[Opening SOURCE PASSAGE section]
Mercy, Have you given up all?


----------



## 1gr8bldr

hummerpoo said:


> I can't figure out what this is all about.  You seem to understand salvation and works, but then argue with your own position.
> 
> As to who Jesus will present as His own, are you saying that you know who they are?


I'm debating that the book of Revelation does not belong in the NT canon because it contridicts the gospel. "How I wish you were one or the other [hot or cold] so I will spew you out of my mouth". This is saying that we are not saved by grace but by works. He will spew out the Christians who are not good enough. I do not believe that. There is no such thing as good enough in grace. I acknowledge that salvation brings about change or works but is a result, not a requirment. No one will be good enough, no not one. Mixing grace and works is not the gospel. Many here are defending the inspiration of Revelations while throwing the gospel under the bus. I'm pushing them to realize that grace is not grace at all if works are required. I see this as a BIG deal. It confuses the gospel and brings about uncertainity of being saved. I'll go ahead and say it, It's another gospel.
[Closing SOURCE PASSAGE section]
EXERCISE INSTRUCTIONS:
1. In the forum thread on Revelation and grace, which book does 1gr8bldr argue should not be in the New Testament canon?
2. Write a continuation of the forum thread on Revelation and grace, starting after its last sentence.
The records that follow are separate material, unrelated to the forum thread on Revelation.
[Opening DATA FOR ANALYSIS section]
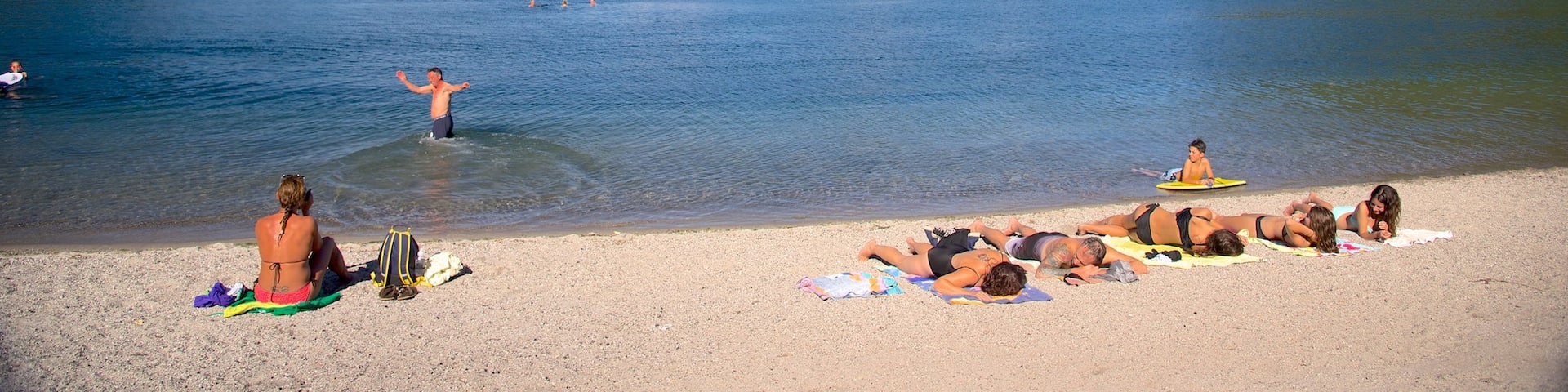 Lake Tarawera showing swimming and a beach as well as a small group of people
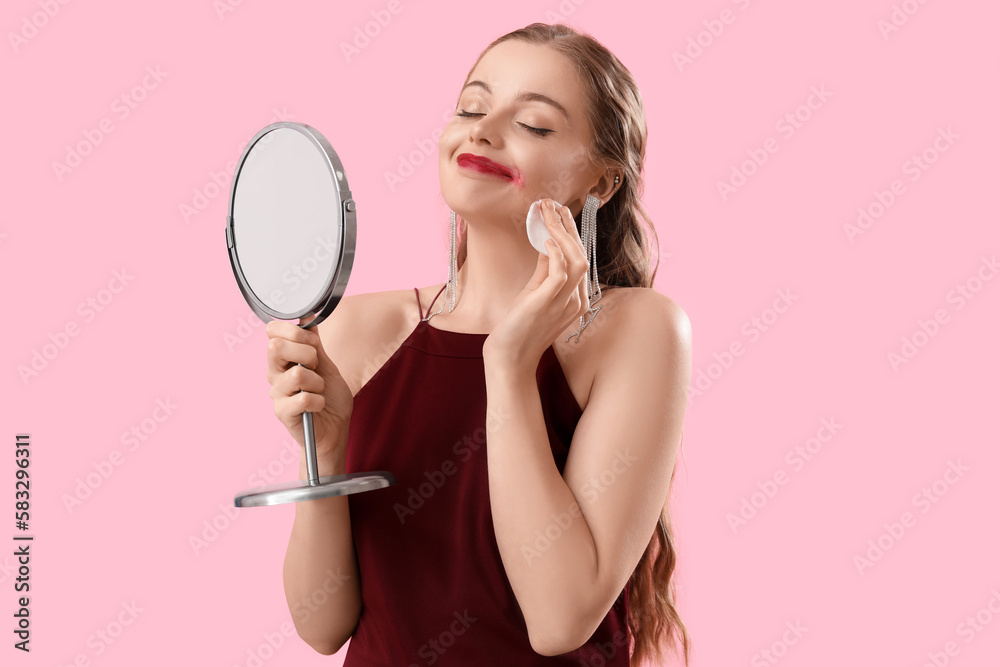 Young woman with mirror removing makeup on pink background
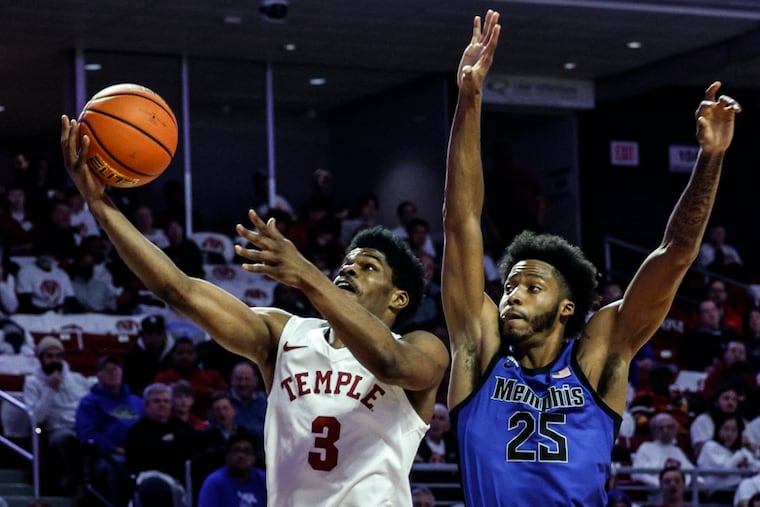 Hysier Miller of Temple shoots pas Memphis Jayden Hardaway on Feb. 8. The Owls beat UTSA in the first round of AAC men’s tournament on Wednesday.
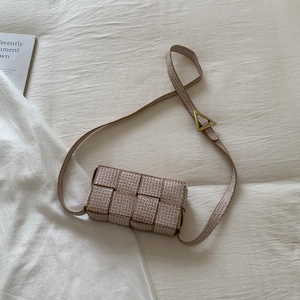 Brown and cream woven crossbody bag with iconic gold triangle buckle on soft white fabric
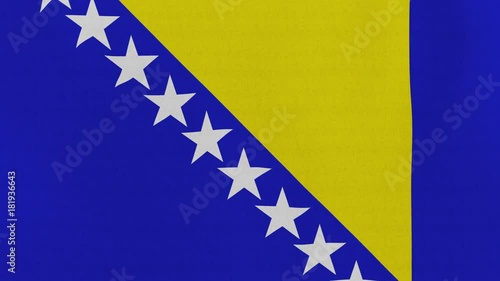 Loopable: Flag of Bosnia and Herzegovina...Bosnia and Herzegovina official flag gently waving in the wind. Highly detailed fabric texture for 4K resolution. 15 seconds loop. photo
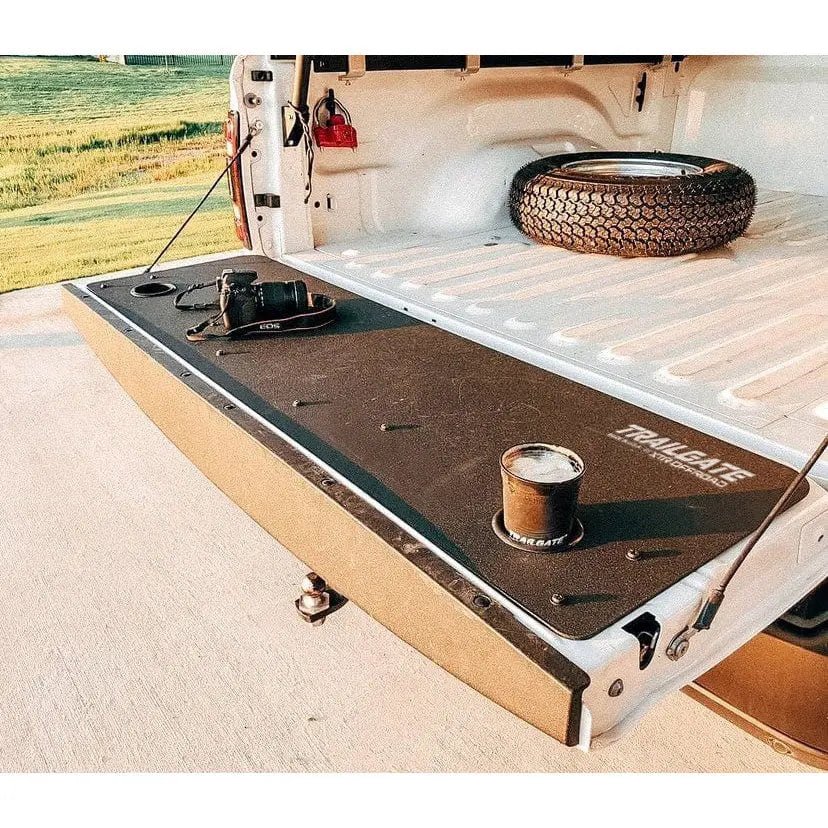Ram Truck (2010-2020) 1500/2500/3500 Tailgate TrailGate Insert with cup holders and a drink in one of the cup holders.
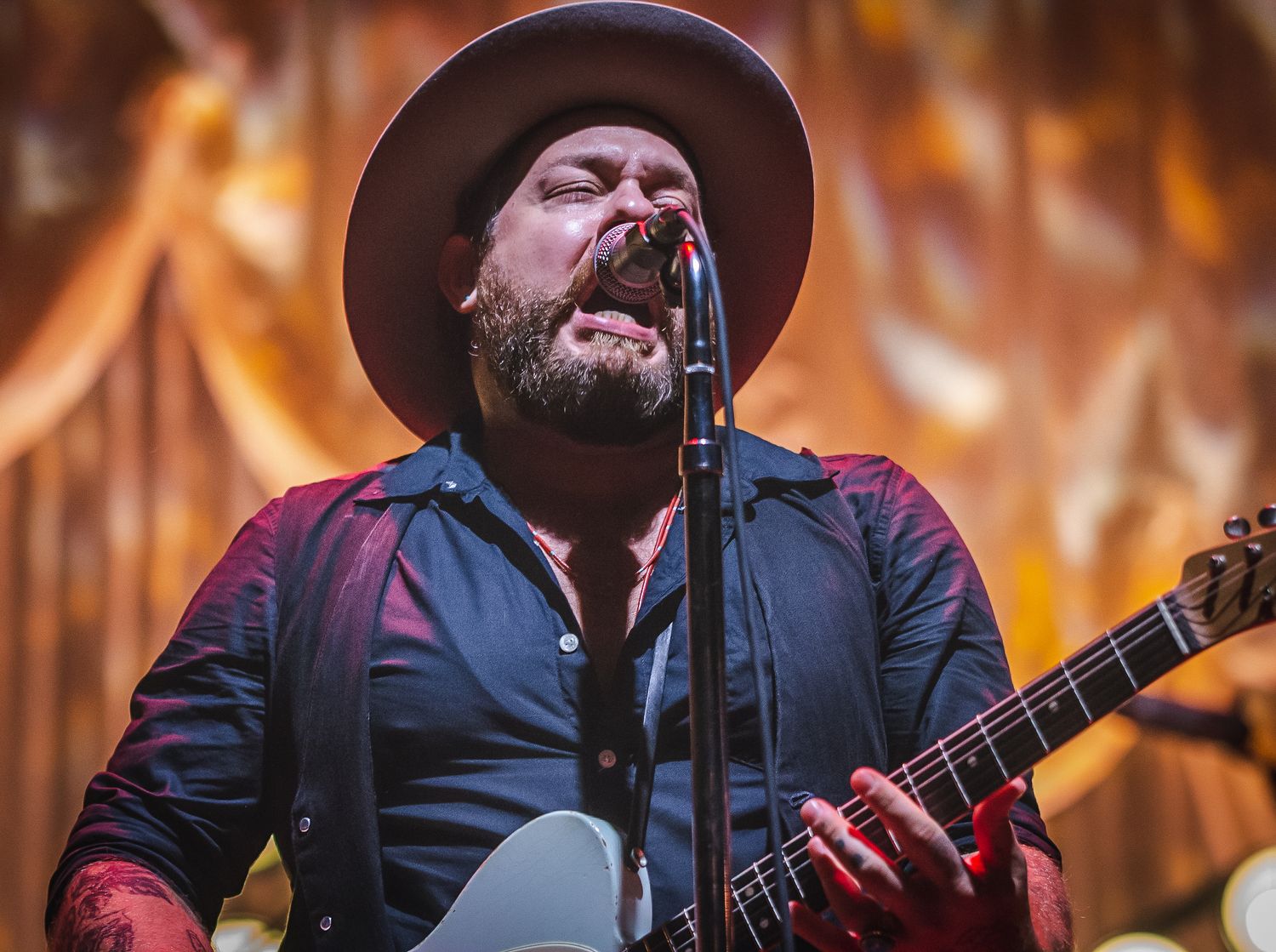 A passionate country music performance with a singer in a brown hat playing guitar against fiery backdrop.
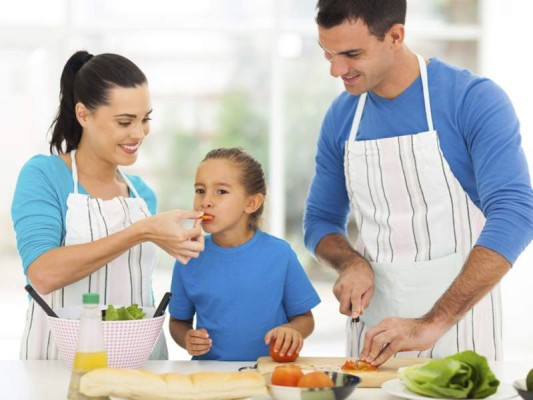 little girl tasting tomato while parents cooking $!little girl tasting tomato while parents cooking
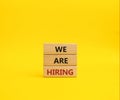 We are Hiring symbol. Concept words We are Hiring on wooden blocks. Beautiful yellow background. Business and We are Hiring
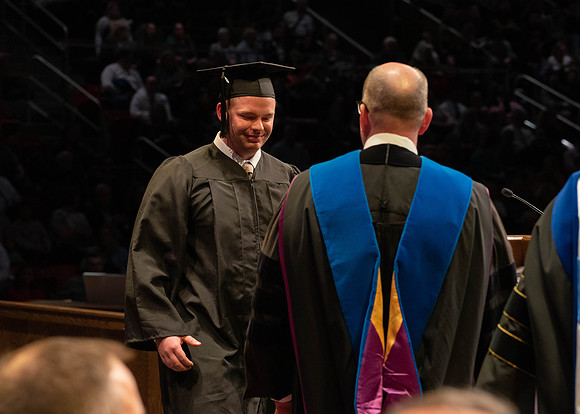 Students graduate and walk to receive their diplomas during convocation in the College of Physical Sciences and Engineering.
[Closing DATA FOR ANALYSIS section]
ANSWERS:
1. The book of Revelation.

2.
----------



## hummerpoo

1gr8bldr said:


> I'm debating that the book of Revelation does not belong in the NT canon because it contridicts the gospel. "How I wish you were one or the other [hot or cold] so I will spew you out of my mouth". This is saying that we are not saved by grace but by works. He will spew out the Christians who are not good enough. I do not believe that. There is no such thing as good enough in grace. I acknowledge that salvation brings about change or works but is a result, not a requirment. No one will be good enough, no not one. Mixing grace and works is not the gospel. Many here are defending the inspiration of Revelations while throwing the gospel under the bus. I'm pushing them to realize that grace is not grace at all if works are required. I see this as a BIG deal. It confuses the gospel and brings about uncertainity of being saved. I'll go ahead and say it, It's another gospel.



OK.  In that case...not to promote an argument, but for consideration; I think you are misinterpreting the passage.
Unless I misunderstand, your interpretation would mean that there are no "tares", which, of coarse, there are.  And we can't ignore "Not everyone who says to me, 'Lord, Lord' "....(Mat. 7:21-23)


----------



## 1gr8bldr

hummerpoo said:


> I can't figure out what this is all about.  You seem to understand salvation and works, but then argue with your own position.
> 
> As to who Jesus will present as His own, are you saying that you know who they are?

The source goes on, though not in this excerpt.